Teilnehmer Netzwerk Firmenberatung
Netzwerkteilnehmer © Stadt Offenbach

Das Angebot wurde bereits von 12 Unternehmen in Anspruch genommen und weitere Beratungen sind terminiert. Dabei handelt es sich um sehr unterschiedliche Unternehmen, sowohl bezüglich der Größe als auch der Branche. Beraten werden alle – ob Frisör, Optiker oder weitere Ladengeschäfte. „Bisher konnten wir überall Hinweise auf mögliches Einsparpotential geben“, so Dorothee Rolfsmeyer, Projektleiterin und Klimaschutzmanagerin der Stadt Offenbach. Es lohnt sich also in jedem Fall und dauert nur so lange, wie die jeweiligen Ansprechpartner Zeit haben, bisher meist etwas mehr als eine Stunde. Zusammen mit einer Energieberaterin ist die Projektleiterin seit gut vier Wochen im Gebiet unterwegs und stellt jedem ansässigen Unternehmen das Angebot vor. Beraten wird in den meisten Fällen dann aber erst an einem vereinbarten Termin einige Tage später.
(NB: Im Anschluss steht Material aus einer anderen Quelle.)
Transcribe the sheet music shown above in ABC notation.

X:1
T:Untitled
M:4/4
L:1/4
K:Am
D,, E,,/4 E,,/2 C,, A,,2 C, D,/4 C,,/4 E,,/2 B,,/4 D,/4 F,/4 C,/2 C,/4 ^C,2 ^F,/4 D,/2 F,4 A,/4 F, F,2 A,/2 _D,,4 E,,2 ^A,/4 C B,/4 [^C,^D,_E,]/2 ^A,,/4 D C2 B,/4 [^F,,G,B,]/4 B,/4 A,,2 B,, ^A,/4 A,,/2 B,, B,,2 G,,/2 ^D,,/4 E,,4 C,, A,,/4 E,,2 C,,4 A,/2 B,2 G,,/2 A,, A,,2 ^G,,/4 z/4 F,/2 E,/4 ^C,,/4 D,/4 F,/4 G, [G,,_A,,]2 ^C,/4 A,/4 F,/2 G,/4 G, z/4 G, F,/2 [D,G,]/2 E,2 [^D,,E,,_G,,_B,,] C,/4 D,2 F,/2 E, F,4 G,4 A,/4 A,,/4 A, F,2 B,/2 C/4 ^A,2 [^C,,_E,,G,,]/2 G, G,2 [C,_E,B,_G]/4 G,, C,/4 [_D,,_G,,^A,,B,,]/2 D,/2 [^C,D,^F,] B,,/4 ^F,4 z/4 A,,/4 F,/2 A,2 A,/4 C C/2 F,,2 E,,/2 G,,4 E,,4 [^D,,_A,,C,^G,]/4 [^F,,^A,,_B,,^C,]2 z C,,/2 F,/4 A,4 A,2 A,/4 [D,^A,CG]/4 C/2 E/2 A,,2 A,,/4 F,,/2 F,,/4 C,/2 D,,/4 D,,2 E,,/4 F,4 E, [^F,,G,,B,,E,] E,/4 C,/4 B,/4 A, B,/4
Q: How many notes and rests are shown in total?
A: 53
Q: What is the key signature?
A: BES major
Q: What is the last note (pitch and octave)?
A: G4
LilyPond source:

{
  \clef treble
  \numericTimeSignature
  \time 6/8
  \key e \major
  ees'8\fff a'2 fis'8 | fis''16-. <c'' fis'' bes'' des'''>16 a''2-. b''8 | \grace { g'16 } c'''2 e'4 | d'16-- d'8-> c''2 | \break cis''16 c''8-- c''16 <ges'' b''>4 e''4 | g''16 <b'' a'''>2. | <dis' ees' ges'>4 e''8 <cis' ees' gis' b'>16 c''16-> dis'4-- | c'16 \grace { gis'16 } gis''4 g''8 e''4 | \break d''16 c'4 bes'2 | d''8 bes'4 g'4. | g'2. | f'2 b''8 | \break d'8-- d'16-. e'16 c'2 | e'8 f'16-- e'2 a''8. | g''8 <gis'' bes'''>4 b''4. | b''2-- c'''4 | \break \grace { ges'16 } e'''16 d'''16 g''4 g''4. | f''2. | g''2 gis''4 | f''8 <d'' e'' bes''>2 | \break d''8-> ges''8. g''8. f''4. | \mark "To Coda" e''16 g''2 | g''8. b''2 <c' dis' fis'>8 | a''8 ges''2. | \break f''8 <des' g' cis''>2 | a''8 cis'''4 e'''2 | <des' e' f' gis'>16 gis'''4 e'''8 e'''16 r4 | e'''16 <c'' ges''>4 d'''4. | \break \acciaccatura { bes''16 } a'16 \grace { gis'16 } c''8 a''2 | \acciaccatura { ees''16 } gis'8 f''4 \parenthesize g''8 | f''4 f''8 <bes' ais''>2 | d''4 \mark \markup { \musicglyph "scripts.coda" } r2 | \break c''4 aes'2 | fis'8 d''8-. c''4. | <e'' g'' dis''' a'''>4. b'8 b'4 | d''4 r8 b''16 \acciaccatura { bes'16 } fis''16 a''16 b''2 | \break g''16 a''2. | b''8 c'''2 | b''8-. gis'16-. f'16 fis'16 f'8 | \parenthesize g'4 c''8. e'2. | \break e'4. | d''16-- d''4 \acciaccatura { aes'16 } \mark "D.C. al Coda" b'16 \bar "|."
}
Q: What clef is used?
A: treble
Im Nachgang wird dann ein Auswertungsbericht erstellt, in dem die Einsparpotentiale dargestellt und Maßnahmenhinweise festgehalten werden. Das Angebot besteht weiterhin noch für alle interessierten Unternehmen, auch eine Terminvereinbarung vorab ist möglich.

Aus den bisherigen Beratungsgebieten gründet sich nun ein Netzwerk für Unternehmen, das sein 1. Treffen am 19.01.2016 hatte

Interessierte Unternehmen waren zum Vernetzungstreffen mit Bürgermeister Peter Schneider am 19.01.2016 um 15.00 Uhr eingeladen. „Wir sind von den Unternehmen selbst bestärkt worden, die Idee zum Austausch kam aus ihren Reihen. Durch das Miteinander werden wertvolle Erfahrungen ausgetauscht und Hinweise gegeben und es wird  über konkrete Maßnahmen  zur Kosteneinsparung durch energetische Optimierung oder auch Stolpersteine gesprochen. Davon profitieren Alle. Das Netzwerk trifft sich freiwillig und unabhängig von den Energieberatungen, das heißt auch neue Unternehmen können dazu kommen“, so Heike Hollerbach, Leiterin des Amtes für Umwelt, Energie und Klimaschutz.

„Wo wurde am schnellsten am meisten gespart? Welche Fördermöglichkeiten können in Anspruch genommen werden? Welche Hindernisse können sich ergeben und wie können sie überwunden werden?“, erläutert Bürgermeister Peter Schneider nur ein paar der vielen möglichen Themen, die im Netzwerk besprochen werden können. Diese Themen und auch die weitere Gestaltung des Netzwerkes – auch Betriebsbesichtigungen sind geplant – sollen die Unternehmen selbst bestimmen. Ziel ist, den Teilnehmenden die Arbeit im Alltag zu erleichtern.